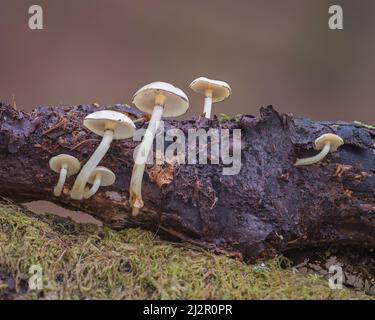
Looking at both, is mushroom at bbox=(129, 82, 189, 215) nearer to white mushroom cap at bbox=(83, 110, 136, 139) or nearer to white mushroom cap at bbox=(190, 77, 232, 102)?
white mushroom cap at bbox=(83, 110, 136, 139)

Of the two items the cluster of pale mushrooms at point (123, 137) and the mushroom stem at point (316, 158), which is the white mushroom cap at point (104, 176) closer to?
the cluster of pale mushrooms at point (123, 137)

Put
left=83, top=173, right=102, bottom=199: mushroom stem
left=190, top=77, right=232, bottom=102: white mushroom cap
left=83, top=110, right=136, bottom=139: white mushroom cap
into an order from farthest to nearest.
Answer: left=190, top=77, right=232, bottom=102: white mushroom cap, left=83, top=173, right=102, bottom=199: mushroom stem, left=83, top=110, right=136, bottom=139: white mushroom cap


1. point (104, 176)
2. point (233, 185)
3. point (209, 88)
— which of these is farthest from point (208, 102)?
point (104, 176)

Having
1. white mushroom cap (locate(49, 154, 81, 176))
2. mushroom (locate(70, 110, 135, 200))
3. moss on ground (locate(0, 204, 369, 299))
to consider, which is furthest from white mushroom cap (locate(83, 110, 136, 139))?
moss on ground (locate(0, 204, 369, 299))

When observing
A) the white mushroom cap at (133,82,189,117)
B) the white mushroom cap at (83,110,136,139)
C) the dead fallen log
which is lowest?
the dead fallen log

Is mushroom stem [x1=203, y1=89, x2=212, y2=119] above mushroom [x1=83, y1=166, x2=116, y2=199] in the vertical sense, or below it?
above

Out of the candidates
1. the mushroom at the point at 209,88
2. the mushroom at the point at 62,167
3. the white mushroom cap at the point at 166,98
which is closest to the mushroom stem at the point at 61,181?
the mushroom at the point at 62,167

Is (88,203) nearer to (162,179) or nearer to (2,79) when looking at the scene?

────────

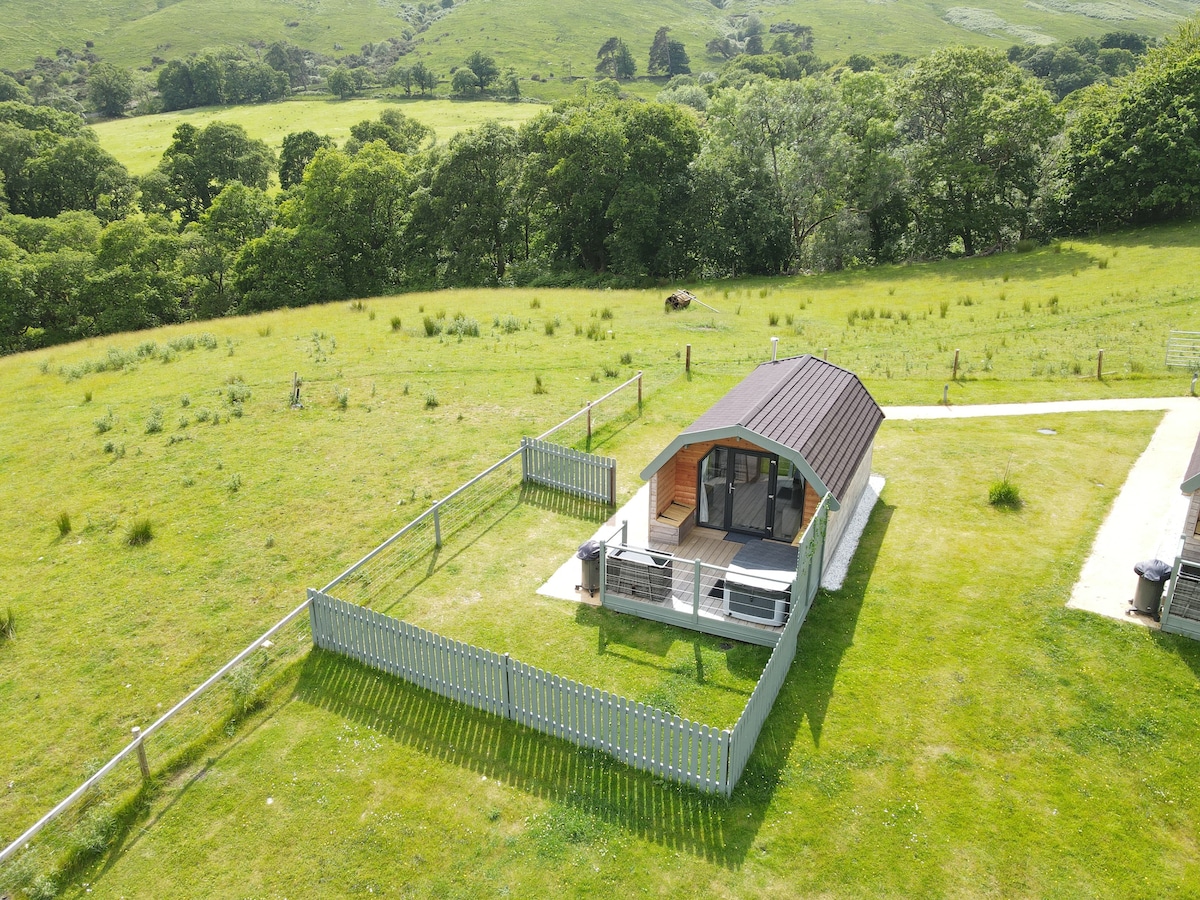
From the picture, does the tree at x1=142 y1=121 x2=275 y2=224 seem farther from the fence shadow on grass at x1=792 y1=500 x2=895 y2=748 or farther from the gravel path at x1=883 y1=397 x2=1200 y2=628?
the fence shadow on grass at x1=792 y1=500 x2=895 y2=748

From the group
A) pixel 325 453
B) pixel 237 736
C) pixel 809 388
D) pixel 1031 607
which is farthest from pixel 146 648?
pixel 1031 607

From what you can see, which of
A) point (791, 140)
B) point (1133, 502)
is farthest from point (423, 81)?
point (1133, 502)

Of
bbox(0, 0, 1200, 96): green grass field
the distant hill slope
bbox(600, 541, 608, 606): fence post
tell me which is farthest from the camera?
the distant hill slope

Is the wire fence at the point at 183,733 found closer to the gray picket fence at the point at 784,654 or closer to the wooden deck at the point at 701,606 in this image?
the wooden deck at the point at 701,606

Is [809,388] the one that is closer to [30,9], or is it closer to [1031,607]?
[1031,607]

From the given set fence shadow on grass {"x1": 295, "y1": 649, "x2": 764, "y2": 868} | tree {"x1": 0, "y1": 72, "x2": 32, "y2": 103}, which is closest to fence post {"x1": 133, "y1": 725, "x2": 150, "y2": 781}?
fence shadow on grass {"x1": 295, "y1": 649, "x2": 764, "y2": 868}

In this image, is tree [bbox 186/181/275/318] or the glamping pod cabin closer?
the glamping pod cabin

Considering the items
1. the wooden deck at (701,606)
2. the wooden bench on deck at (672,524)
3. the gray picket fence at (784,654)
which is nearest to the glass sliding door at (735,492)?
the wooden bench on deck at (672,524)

────────

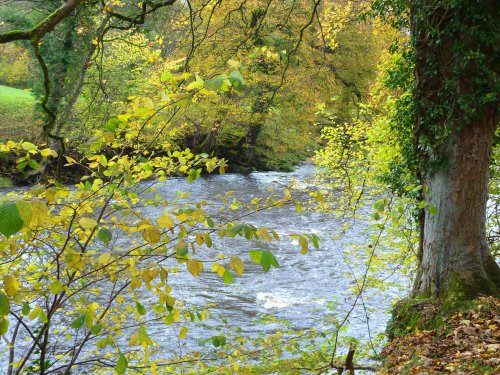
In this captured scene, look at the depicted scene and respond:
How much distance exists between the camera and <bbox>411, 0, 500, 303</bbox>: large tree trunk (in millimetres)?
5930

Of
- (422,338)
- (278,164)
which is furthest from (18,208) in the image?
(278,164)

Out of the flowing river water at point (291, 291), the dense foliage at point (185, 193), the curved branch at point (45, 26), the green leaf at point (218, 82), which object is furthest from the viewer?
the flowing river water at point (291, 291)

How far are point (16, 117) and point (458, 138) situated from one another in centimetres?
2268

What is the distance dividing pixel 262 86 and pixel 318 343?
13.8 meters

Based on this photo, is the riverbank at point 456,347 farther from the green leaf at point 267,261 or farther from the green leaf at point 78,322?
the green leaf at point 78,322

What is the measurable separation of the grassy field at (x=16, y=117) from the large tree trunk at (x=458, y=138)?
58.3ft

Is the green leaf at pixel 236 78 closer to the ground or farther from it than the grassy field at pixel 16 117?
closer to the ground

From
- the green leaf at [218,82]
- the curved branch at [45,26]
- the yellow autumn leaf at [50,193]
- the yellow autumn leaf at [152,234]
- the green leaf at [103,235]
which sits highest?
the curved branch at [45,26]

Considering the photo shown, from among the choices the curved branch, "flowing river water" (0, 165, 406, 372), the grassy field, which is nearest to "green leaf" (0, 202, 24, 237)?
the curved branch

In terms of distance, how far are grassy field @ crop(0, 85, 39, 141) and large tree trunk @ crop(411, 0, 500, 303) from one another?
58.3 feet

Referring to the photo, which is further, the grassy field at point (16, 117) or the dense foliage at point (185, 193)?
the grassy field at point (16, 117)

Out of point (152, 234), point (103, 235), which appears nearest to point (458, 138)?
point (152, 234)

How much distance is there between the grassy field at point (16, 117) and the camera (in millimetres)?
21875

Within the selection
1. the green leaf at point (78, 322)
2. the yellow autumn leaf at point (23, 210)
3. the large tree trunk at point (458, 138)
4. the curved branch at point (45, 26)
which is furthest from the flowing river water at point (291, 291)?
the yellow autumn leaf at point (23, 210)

────────

EXERCISE ▸
Collect every line above that contains the string "much", with case taken into account.

FINAL ANSWER ▸
How much distance exists between the camera and <bbox>411, 0, 500, 303</bbox>: large tree trunk (in millimetres)?
How much distance is there between the grassy field at point (16, 117) and the camera (in millimetres)?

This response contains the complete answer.